Глеб с готовностью остановился у какого-то магазинчика с высоким крыльцом. Поставил согнутую ногу на ступеньку, на коленку пристроил икону.
— Я всё думаю — может помочь ему как-то можно было, греку-то, жизнь ему спасти? Да только испугался я, обратно захотел. Какой я после этого морской офицер?! Эх, был бы у меня автомат, я б их!..
— Хорошо, что автомата не было, — вздохнула Луша. — Знаешь, любой бы на твоём месте испугался. Ты попал в Историю случайно, и совсем не был готов встретиться с нею лицом к лицу. Она не всегда такая добрая, какой была к тебе в первый раз… И вообще, не нам менять прошлое. Как вышло у наших предков, так уж вышло. Мы за прошлое не в ответе, мы же из другого времени. Мы с тобой — в ответе за будущее!
— Не грусти. Ты пока и не офицер никакой. Но — будешь, — уверенно добавила она.
И они зашагали дальше.
Сияли вывески. Мимо текли два потока автомобильных огней — белый навстречу, красный — прочь, в гудящую моторами бесконечность Невского проспекта.
Луша вдруг замедлила шаг. Остановилась, глядя на Глеба с таким видом, будто хотела что-то спросить, но не могла сразу решиться.
Он удивлённо замер, развернулся к ней лицом. На золотых пуговицах его шинели прыгали, дрожали красные отсветы.
— О чём ты думаешь, когда обратно возвращаешься, что себе представляешь? Училище? Комнату на Васильевском? Итальянскую?
— Не, — он кашлянул смущённо, отвёл в сторону глаза. — Я… ну, я про Тоню обычно думал.
Луша понимающе улыбнулась. Тоня — она такая. К ней откуда угодно можно вернуться.
А Глеб — кой-о-чём умолчал. Слукавил немного. В этот раз перед возвращением он думал не только про Тоню…
Луша и Глеб свернули налево, потом — направо. Неоновые вывески кончились. Они шли по булыжникам пустынной Итальянской в сторону Фонтанки, и Луша цеплялась за рукав его шинели.
Глеб ещё ни разу не ходил по улице вот так, за руку с ровесницей-девчонкой, и вроде пока и не собирался. Но теперь он сам обязательно взял бы Лушу за руку, если бы у него хоть одна рука была свободна… Ведь им во что бы то ни стало нужно держаться вместе.

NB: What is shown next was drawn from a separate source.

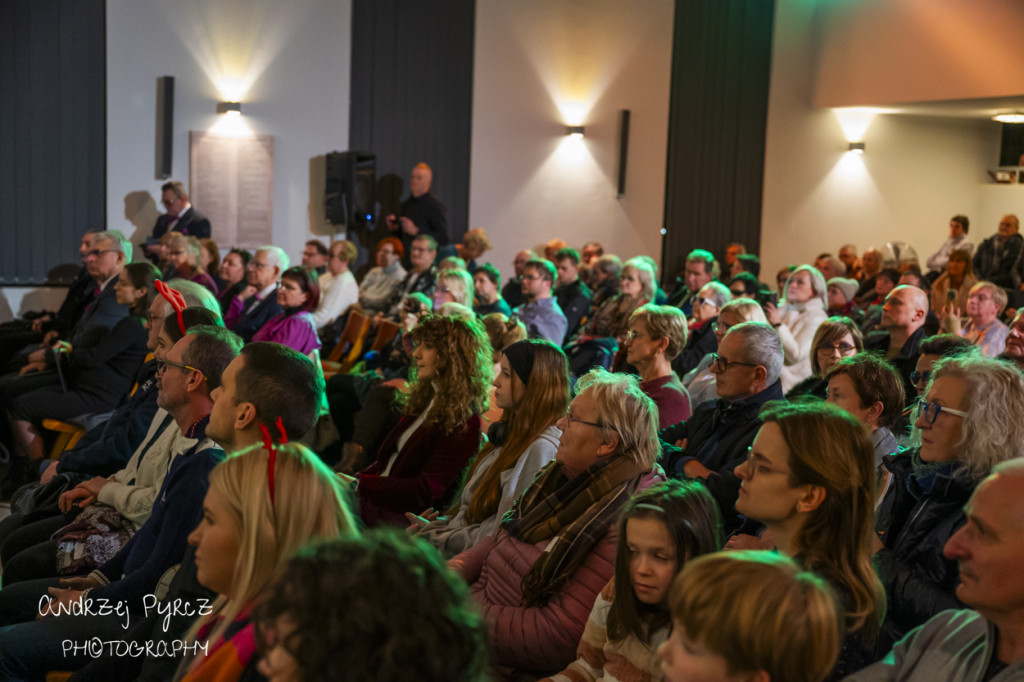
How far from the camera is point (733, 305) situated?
4.33 metres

По крайней мере теперь. Когда всё так запуталось, не стоило терять друг друга из виду ни на минуту.
Тренькнул кодовый замок. Луша с усилием придержала тяжёлые, свежеокрашенные в чёрный металлические ворота, пропуская Глеба. Рублёв, двумя руками прижимая икону к животу, шагнул под зарешёченную арку. Ворота с лязгом затворились, звуки их торопливых шагов по мощёному двору-колодцу взлетели к верхним этажам под самую крышу.
Пока Луша вновь набирала код у подъезда — особо не задумываясь, просто нажимая стёртые, отполированные кнопки, что сильнее всего блестели под забрызганным извёсткой фонарём, — Глеб, аккуратно приставив край массивной иконной доски на носок чёрного форменного ботинка, ждал, задрал голову к небу.
Молчаливые осенние звёзды сияли, заговорщически подмигивали им сверху, из загустевшей синевы.
На лестнице по-прежнему пахло ремонтом. Ребята протиснулись мимо уставленных вёдрами, заляпанных извёсткой дощатых козел, и остановились на тускло освещённой площадке возле лифта.
Луша с сомнением посмотрела на Глеба, который в очередной раз перехватил свою довольно увесистую ношу поудобнее, и теперь стоял, прижимая икону к животу, упираясь в верхний край подбородком.
— Надо, чтоб Тоня ничего не заподозрила, — нахмурясь, сказала она. — Только как это сделать?